We are back to our Sunday ritual of garden work. Get up to watch CBS Sunday Morning, then it is straight out to the garden to work before it gets too hot. Yesterday, Gracie followed me up there (the vegetable garden is about 150 yards from the house). She hung around the entire time we worked.
She doesn't look very happy, does she?
We had our first good harvest of a variety of vegetables. Carrots (disappointingly not sweet), kale, lettuce, turnips, the last of the radishes and a couple of onions.
I forgot to mention peas. My snap peas are still in the flat sno pea stage, my favorite. I love to eat them raw. The deer left enough so we got several batches of nice, small, crunchy ones.
I also picked young pinto beans - the ones that look like green beans. I am afraid there won't be any left by the time they plump up and the shells turn brown. That is the stage when you pick them to shell. Last year the deer ate them all before we got to them.

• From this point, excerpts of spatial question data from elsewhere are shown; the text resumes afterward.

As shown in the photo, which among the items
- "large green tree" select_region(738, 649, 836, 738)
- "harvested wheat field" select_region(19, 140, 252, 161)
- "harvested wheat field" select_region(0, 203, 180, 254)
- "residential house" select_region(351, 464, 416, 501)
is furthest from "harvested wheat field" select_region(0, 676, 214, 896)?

Here's my harvest laid out on the kitchen counter after washing. This is the part I dislike the most about the whole gardening experience. Well, okay, I don't like weeding when the temperature gets over 90. But the cleaning process is a huge chore. First you have to trim off all the foliage and roots. It takes at least 2 washes to get the dirt, and perhaps insects, off, then to get them fully clean. It can take over an hour. James has an old sink set up at the garden. I need to get it cleaned off. We currently use it as a work bench. Then I can at least get the first, muddy rinse done outside before I bring it all in to the kitchen. At least I have lots of counter space to spread out the bountiful harvest to dry.